Kenneth Rogoff is an Even Worse Criminologist than Economist

By William K. Black

Kenneth Rogoff, the creator of the fictional 90% budget deficit cliff, is back spreading new myths.  He has now ventured into white-collar criminology, without the benefit of any study of criminology.  The results are yet another embarrassment for Rogoff. The title of his article is “Paper money is unfit for a world of high crime and low inflation.”

I’ll leave his claim about removing the “lower bound” on central bank monetary policy to others.  I note only that he ignores the readily available (and superior) alternative of fiscal policy.

Rogoff (Almost) Recognizes Pervasive White-Collar Crime

Rogoff, of course, ignores the role of fraud epidemics in causing our recurrent, intensifying financial crises.  In his article, however, he admits that criminal activity is the dominant factor driving currency usage.

“In the US and Japan, more than 75 per cent of currency is held in the largest denomination notes, the $100 bill and the Y10,000 note. The situation in the eurozone is different only in that there is a larger range of high-denomination notes going all the way to €500, but the basic point is similar.”

His title emphasizes that we live in a financial “world of high crime” in which “a significant fraction, particularly of large-denomination notes, appears to be used to facilitate tax evasion and illegal activity.”

“Tax evasion” is a crime of the wealthy and powerful, an important fact that Rogoff ignores.  This makes Rogoff’s ignoring the three epidemics of accounting control fraud that drove the most recent U.S. financial crisis all the more bizarre.  Tax evasion can still lead to prosecutions while accounting control fraud in the financial sector has been (de facto) decriminalized.

Rogoff’s Unintentional Ode to Ecuador’s Anti-Money Laundering Policies

Rogoff gives an unintended and probably unknowing ode to Ecuador’s anti-money laundering policies, which ban large-denomination notes.  “Perhaps the right place to begin is by phasing out large denomination notes.”  Under Rogoff’s logic Ecuador should be praised as a leader in the international effort against money laundering.  Naturally, the Obama administration’s hostility to Ecuador is so virulent that FATF treats Ecuador as a pariah state despite its adoption of policies that Rogoff describes as unusually strong and effective efforts against money laundering.
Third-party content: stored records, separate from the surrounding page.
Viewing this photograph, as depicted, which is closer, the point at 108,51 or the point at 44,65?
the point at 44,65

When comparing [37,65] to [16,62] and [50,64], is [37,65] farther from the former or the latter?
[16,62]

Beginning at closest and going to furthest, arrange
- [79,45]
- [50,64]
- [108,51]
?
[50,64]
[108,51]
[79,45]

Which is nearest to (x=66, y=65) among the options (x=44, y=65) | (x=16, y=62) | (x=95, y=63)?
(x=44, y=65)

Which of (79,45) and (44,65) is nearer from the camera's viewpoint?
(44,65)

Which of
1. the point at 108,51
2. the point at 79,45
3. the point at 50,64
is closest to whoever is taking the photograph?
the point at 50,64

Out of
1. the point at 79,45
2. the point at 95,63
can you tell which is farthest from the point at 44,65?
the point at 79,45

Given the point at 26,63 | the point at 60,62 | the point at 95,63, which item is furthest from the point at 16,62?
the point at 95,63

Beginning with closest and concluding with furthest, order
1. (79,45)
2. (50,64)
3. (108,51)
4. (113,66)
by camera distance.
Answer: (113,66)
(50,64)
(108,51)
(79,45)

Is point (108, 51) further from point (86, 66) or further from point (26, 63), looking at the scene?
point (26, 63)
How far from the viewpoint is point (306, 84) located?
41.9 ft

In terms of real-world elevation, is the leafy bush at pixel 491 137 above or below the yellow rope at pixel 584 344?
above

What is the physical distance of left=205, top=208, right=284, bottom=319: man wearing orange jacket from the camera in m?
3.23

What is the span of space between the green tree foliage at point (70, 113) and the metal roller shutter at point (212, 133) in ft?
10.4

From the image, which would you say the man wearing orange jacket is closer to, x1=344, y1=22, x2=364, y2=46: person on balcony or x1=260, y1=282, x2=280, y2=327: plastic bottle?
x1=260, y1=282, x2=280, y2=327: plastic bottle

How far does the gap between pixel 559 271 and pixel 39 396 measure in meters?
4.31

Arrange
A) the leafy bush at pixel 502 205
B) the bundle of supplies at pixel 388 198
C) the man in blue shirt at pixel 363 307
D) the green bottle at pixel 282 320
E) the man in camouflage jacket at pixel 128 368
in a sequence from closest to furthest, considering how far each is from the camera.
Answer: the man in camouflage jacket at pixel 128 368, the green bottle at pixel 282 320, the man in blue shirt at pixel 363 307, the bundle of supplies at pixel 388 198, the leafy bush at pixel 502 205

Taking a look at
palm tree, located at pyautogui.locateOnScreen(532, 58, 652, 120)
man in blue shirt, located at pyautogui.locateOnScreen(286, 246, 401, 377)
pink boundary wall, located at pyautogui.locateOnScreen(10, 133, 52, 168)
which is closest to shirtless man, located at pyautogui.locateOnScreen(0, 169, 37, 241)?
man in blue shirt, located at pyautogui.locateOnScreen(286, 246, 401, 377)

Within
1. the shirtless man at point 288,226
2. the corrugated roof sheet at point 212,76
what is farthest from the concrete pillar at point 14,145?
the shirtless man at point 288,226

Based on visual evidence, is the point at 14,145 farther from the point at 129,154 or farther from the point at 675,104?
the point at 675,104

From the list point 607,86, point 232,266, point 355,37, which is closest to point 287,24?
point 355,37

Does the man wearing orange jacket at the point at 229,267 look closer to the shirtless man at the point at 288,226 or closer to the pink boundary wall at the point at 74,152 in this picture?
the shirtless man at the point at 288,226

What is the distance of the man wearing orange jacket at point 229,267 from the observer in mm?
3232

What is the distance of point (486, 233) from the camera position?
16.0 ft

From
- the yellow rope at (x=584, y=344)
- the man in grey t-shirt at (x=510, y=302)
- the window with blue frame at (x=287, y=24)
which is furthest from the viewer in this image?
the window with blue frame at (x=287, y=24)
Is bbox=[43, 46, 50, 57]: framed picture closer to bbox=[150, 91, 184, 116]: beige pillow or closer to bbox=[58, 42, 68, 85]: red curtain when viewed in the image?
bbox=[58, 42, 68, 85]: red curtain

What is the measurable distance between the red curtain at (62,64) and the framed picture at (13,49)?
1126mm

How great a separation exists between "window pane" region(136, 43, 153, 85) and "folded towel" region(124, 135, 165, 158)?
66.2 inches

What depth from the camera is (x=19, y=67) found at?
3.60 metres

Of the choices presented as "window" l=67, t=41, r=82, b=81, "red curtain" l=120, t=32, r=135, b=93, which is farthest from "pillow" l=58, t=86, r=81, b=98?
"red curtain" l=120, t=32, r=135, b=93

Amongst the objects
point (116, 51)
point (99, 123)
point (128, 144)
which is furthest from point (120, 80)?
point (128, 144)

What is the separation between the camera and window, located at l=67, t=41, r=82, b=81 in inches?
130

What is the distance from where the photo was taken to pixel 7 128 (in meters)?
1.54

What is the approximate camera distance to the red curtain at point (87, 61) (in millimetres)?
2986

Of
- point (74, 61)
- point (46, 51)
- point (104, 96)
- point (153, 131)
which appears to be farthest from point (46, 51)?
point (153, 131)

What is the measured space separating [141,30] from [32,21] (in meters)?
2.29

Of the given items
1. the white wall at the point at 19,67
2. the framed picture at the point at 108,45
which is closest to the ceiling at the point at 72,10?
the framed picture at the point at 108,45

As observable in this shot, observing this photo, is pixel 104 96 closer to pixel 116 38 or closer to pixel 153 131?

Jurisdictions with strategic AML/CFT deficiencies that have not made sufficient progress in addressing the deficiencies or have not committed to an action plan developed with the FATF to address the deficiencies. The FATF calls on its members to consider the risks arising from the deficiencies associated with each jurisdiction, as described below.

Ecuador

Rogoff’s Proposal Would Fail Because He Ignores Control Fraud

Rogoff claims that electronic currency would be a powerful anti-crime reform.  “[Governments] would gain revenue by making tax evasion more difficult. There would also be savings from crime reduction.”  Because he ignores control fraud, however, he falsely assumes that anonymous currency is required to obtain and move fraud proceeds.  The CEOs of our largest, fraudulent banks could move their fraudulent proceeds anywhere they wished without any difficulty without anonymous transactions.  Even drug dealers would simply have to move drug proceeds through corporate or real estate investments run by control frauds in order to generate fictional income and launder their funds.

Rogoff’s Proposal Would also Fail Because He Ignores the Race to the Bottom

Rogoff’s proposal to ban anonymous currencies (paper and electronic) would also fail because of the powerful incentives created by the international “race to the bottom” among jurisdictions.  The real nations that aid money laundering (who are not on FATF’s list of purportedly non-compliant nations) and the real banks (HSBC) that aid the world’s most violent drug gangs launder huge amounts of money will continue to have powerful incentives to offer anonymous currency.